The Proj Construction

Let $S = S_0 \oplus S_1 \oplus \cdots$ be a $\mathbb{Z}_{\geq 0}$-graded ring. Call $S_{+} = S_1 \oplus S_2 \oplus \cdots$ the irrevelant ideal.  We call a homogeneous prime ideal $\mathfrak{p}$ of $S$  relevant if it does not contain $S_+$.

We will define $\text{Proj} S$.

As a Set

As a set, let $\text{Proj} S$ be the set of relevant homogeneous prime ideals of $S$. 

As a Topological Space

As a subset of $\text{Spec} S$, $\text{Proj}(S)$ inherits the Zarisky topology. In particular, its closed subsets are

$$\mathbb{V}_+(E) = \mathbb{V}(E) \cap \text{Proj} (S)$$ . It has a basis of distinguished opens $D_+(f) = D(f) \cap \text{Proj} (S).$

As a Scheme

Clearly the $D_+(f)$'s (where $f$ runs over the homogeneous elements of $S$) form an open cover of $\text{Proj} S$. We will identify each $D_+(f)$ with an affine scheme in a compatible way. Thus gluing these schemes give a scheme structure for $\text{Proj} S$.

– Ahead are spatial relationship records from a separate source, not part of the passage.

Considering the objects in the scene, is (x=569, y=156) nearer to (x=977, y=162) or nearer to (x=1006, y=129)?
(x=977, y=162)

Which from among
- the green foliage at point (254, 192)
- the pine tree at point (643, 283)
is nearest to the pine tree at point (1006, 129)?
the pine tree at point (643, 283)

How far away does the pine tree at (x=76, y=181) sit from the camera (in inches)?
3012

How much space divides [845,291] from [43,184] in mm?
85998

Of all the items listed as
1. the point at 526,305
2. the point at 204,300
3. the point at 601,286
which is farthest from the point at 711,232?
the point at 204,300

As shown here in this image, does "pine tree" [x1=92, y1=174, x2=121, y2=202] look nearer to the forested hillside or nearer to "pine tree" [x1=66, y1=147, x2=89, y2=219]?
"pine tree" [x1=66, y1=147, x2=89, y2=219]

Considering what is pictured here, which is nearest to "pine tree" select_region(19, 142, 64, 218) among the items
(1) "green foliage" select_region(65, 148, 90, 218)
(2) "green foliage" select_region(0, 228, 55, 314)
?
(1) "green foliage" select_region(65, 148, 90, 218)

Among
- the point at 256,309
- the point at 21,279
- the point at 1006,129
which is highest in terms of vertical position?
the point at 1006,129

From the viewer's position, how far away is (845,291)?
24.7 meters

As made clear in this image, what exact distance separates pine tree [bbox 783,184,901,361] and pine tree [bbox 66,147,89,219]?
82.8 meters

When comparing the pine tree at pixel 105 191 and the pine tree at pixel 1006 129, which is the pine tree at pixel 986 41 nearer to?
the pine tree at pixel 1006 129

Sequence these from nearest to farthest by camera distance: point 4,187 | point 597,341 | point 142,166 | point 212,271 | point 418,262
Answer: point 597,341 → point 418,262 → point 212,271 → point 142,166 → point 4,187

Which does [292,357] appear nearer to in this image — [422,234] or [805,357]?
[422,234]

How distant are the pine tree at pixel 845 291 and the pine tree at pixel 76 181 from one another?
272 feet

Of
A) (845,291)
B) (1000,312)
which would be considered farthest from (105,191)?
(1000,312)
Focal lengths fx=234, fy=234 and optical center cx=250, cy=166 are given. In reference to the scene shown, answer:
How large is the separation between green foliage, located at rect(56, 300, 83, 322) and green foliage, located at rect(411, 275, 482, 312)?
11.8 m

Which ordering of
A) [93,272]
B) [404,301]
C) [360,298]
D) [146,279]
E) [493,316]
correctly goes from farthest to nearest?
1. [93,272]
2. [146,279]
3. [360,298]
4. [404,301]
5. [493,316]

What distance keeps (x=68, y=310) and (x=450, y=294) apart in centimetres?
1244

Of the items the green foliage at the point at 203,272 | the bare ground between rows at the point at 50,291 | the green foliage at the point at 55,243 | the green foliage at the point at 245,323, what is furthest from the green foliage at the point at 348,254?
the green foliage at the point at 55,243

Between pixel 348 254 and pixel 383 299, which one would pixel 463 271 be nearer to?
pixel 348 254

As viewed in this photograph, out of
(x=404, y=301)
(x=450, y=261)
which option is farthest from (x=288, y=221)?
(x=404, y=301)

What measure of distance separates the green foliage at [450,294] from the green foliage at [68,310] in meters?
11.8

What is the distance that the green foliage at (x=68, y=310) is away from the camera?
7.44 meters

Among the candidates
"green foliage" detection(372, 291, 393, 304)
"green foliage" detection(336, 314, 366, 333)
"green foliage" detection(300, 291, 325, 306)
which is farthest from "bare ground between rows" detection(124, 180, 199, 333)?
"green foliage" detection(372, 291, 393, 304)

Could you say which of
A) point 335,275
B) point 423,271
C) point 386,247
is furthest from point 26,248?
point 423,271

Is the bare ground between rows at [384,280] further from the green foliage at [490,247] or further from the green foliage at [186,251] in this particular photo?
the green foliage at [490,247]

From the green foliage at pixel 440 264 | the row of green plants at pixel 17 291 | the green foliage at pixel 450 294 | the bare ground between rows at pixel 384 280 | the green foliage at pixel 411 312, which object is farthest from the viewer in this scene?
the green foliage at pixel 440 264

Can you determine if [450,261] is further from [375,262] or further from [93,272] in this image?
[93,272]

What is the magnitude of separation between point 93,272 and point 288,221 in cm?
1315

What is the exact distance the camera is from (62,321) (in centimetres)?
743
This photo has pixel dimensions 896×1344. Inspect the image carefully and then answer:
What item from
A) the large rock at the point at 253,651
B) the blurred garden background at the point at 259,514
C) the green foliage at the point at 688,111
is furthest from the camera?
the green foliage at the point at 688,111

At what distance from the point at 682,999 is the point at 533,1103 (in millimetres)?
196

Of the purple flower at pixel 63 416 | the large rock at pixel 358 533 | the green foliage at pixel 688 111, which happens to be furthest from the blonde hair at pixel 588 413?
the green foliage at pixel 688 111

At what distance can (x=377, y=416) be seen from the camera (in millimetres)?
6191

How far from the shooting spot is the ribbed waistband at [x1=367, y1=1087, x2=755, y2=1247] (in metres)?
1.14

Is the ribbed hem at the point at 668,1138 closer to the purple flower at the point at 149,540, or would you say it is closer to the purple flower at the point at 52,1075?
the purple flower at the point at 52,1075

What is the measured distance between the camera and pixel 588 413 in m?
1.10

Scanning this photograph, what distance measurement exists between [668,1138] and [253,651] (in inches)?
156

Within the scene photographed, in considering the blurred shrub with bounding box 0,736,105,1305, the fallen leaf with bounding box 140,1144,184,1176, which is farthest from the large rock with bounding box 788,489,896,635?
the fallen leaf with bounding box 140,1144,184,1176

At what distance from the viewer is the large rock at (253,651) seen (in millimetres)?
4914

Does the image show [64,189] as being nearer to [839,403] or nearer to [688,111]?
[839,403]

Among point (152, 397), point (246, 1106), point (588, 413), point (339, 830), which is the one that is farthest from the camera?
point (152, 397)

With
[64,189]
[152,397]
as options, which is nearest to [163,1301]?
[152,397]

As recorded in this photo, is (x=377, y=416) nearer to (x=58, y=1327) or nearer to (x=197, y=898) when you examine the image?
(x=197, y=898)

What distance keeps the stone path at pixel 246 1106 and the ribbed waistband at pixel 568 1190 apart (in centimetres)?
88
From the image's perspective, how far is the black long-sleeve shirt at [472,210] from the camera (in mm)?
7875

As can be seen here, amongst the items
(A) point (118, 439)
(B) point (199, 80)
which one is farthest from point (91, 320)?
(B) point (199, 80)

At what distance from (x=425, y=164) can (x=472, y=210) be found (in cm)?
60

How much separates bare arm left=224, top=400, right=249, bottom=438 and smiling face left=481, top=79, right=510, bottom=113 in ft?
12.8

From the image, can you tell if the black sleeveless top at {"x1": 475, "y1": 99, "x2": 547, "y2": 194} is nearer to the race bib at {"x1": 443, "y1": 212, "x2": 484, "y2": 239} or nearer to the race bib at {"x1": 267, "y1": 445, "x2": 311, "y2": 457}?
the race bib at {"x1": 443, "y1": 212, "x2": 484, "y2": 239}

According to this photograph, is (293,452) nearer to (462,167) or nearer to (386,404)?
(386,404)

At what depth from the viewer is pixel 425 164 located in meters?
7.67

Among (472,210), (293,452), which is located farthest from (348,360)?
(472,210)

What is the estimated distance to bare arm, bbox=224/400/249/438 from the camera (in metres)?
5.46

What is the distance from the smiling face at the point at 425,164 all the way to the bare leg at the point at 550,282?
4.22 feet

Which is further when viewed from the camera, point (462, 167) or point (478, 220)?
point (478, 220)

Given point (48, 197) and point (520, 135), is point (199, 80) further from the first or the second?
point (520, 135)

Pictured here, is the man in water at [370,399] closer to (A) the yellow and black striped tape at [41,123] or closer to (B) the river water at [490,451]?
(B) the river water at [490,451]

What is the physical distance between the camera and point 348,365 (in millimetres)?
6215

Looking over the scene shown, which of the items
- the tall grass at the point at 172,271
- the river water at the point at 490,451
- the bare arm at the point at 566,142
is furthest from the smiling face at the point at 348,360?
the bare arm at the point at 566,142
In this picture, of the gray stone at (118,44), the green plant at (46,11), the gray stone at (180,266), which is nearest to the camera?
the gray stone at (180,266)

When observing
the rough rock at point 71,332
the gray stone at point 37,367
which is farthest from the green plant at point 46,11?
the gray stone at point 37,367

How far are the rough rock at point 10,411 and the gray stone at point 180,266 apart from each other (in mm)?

Affine structures on Distinguished Opens

Claim: $$D_+(f) \cong \text{Spec} S_{(f)}$$

where $\text{Spec} S_{(f)}$ is the $0$-degree component of the graded ring $S_f$. 

Proof. Define a map $\psi_f: D_+(f) \to \text{Spec} S_{(f)}$ by

$$\mathfrak{p} \mapsto \mathfrak{p} S_f \cap S_{(f)}.$$

(Note that the definition makes sense since if $\mathfrak{p} \not \ni f$ then $\mathfrak{p} S_f$ is a prime ideal of $S_f$ so its contraction to $S_{(f)}$ is a prime ideal of the latter.)

We want to show that this is a homeomorphism of topological spaces.

First, we show that $\psi_f$ is injective.

Indeed, suppose $\psi(\mathfrak{p}) = \psi(\mathfrak{q})$, i.e. the elements of degree $0$ in $\mathfrak{p}S_f$ are the same as the $0$-degree elements in $\mathfrak{q}S_f$. 

Let $d = \deg(f)$ and $h \in \mathfrak{p}$ be of degree $m$. Then $h^d/ f^m$ is of degree $0$ in $\mathfrak{p}S_f$ so must be an element of  $\mathfrak{q}S_f$. This implies $h^d/1 \in \mathfrak{q}S_f$ and thus $h \in \mathfrak{q}$. 

Here we used the obsevation that if $h^m/f^n \in \mathfrak{p}S_f$ for some $m, n$ then $h \in \mathfrak{p}$; and that we can turn every element of $\mathfrak{p}$ into an element of degree $0$ in $\mathfrak{p}S_f$. 

Now we show that $\psi_f$ is surjective. 

From the above discussion, we notice that $h \in \mathfrak{p}_m$ iff $\frac{h^d}{f^m} \in \mathfrak{p} S_f \cap S_{(f)}$. We use this as a characterization of the graded components of $\mathfrak{p}$.

Let $P$ be a prime ideal of $S_{(f)}$. For each $m$, define

$$\mathfrak{p}_m = \left\{h \in S_m \mid \frac{h^d}{f^m} \in P \right\}.$$

We need to check that the $\mathfrak{p}_m$ are subgroups of $S_m$, that they satisfy the grading criterion, so that $\mathfrak{p}:= \oplus \mathfrak{p}_m$ is a graded ideal of $S$. Then we need to check that $\mathfrak{p}$ is a relevant prime ideal.

It's easy to see that $\psi_f$ is a homeomorphism.